Een combinatie van de toediening van immunoglobulinen en de plasma-uitwisseling wordt momenteel niet aanbevolen.
Patiënten met chronische GBS-ziekte kunnen cortisone worden toegediend. Bij het acute Guillain-Barré-syndroom is het medicijn echter niet effectief.
Als veel spieren door de verlamming worden aangetast en de patiënt daarom niet voldoende kan bewegen, moet in elk geval met behulp van zogenaamde heparine de vorming van bloedstolsels worden voorkomen (thromboprophylaxis). Voor dit doel wordt een spuit gewoonlijk eenmaal per dag subcutaan (onder de huid) toegediend. Het is ook erg belangrijk om zo snel mogelijk een begeleidende te hebben fysiotherapie om het lichaam te helpen de mobiliteit te behouden en snel herstel te bevorderen.

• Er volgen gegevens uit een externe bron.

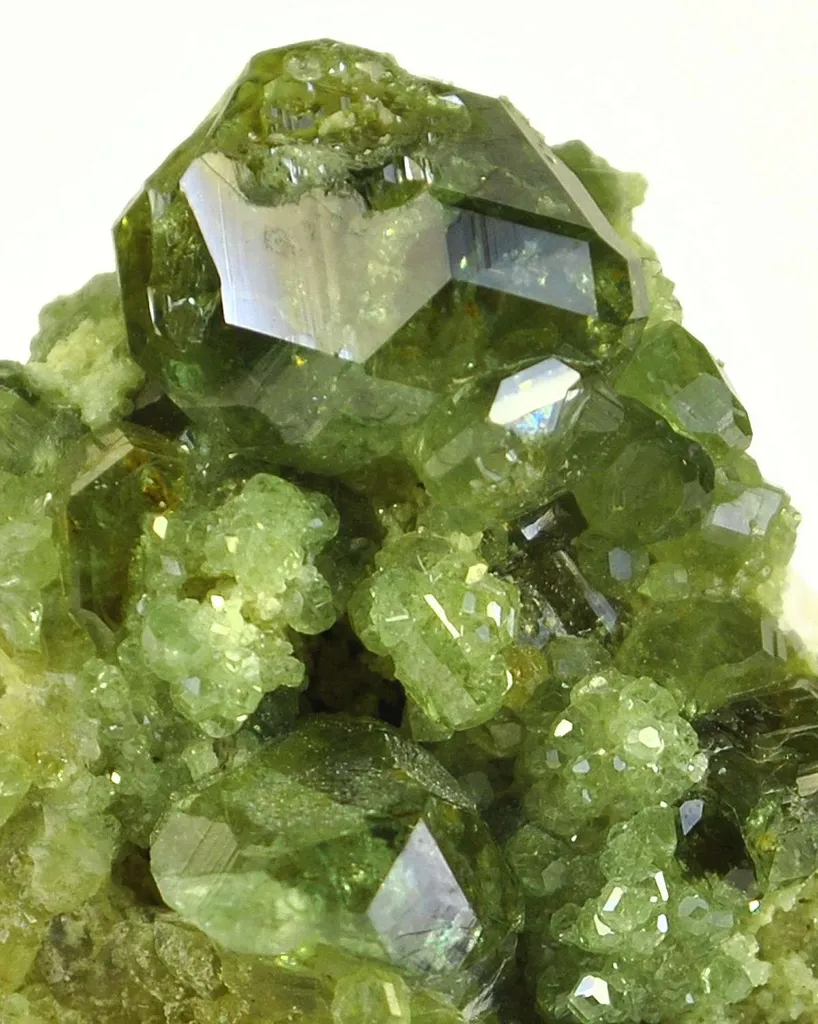 Andradite Var. Demantoid Garnet - image 2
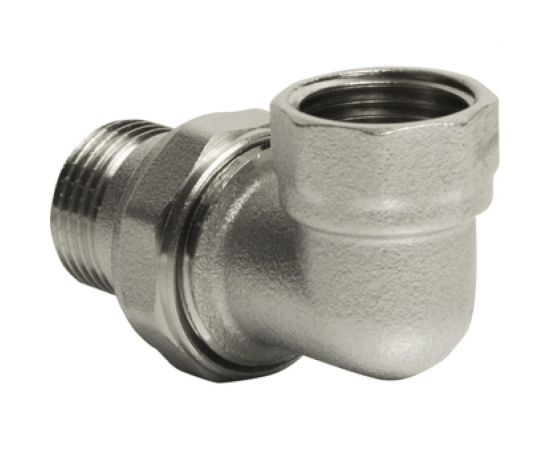 Переходник VRT со сгоном, 1/2, угловой, конус, никель 504287 – изображение 6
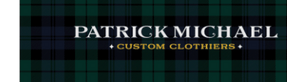 Patrick Michael Custom Clothier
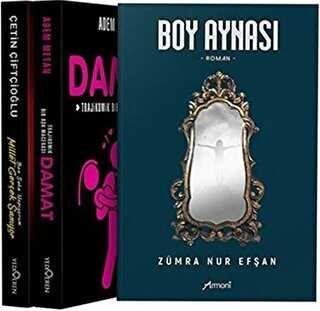 Sevgi Romanları Seti 3 Kitap Takım kapağı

Sommige patiënten met het Guillain-Barré-syndroom zijn bijzonder bang voor hun ziekte, vooral vanwege verlamming. Maar in de meeste gevallen nemen deze onaangename symptomen volledig af. Als de GBS-ziekte echter leidt tot ernstige mentale stress als gevolg van het onvoorspelbare beloop, intensieve zorg voor de patiënt (bijvoorbeeld door psychotherapie) is logisch. Als de angst bijzonder groot is, kan deze worden verminderd met behulp van medicijnen.
Guillain-Barré-syndroom: ziekteverloop en prognose
Tijdens de plateaufase van GBS zijn de bewegingsbeperkingen en andere symptomen meestal ernstig. Het verdere verloop van de ziekte blijkt echter bij de overgrote meerderheid van de patiënten gunstig: de symptomen zijn bij ongeveer 70 procent van de getroffenen volledig omgekeerd. Volledig herstel kan echter vele maanden duren. In sommige gevallen kan de regressie van de klachten ook onvolledig zijn. Een jaar na de ziekte klaagt een derde van de patiënten nog steeds over pijn. Ongeveer 20 procent van de getroffenen is permanent gehandicapt. In totaal sterft ongeveer acht procent van de getroffenen.
Voor de meerderheid van de getroffenen betekent de ziekte een beperking of bekering van hun vorige leven. Ernstige langdurige complicaties als gevolg van ademhalings- en cardiovasculaire problemen zijn mogelijk. Het lang liggen kan ook bloedstolsels veroorzaken, die de bloedvaten sluiten (beenadertrombose, longembolie). Kinderen en adolescenten hebben zelden langdurige schade, hoewel kleine aandoeningen kunnen aanhouden. Om deze reden is de cursus voor kinderen meestal goedkoper.
de Guillain-Barre Syndroom kan herhaaldelijk voorkomen en overgangen naar een chronische cursusvorm zijn nog jaren later mogelijk.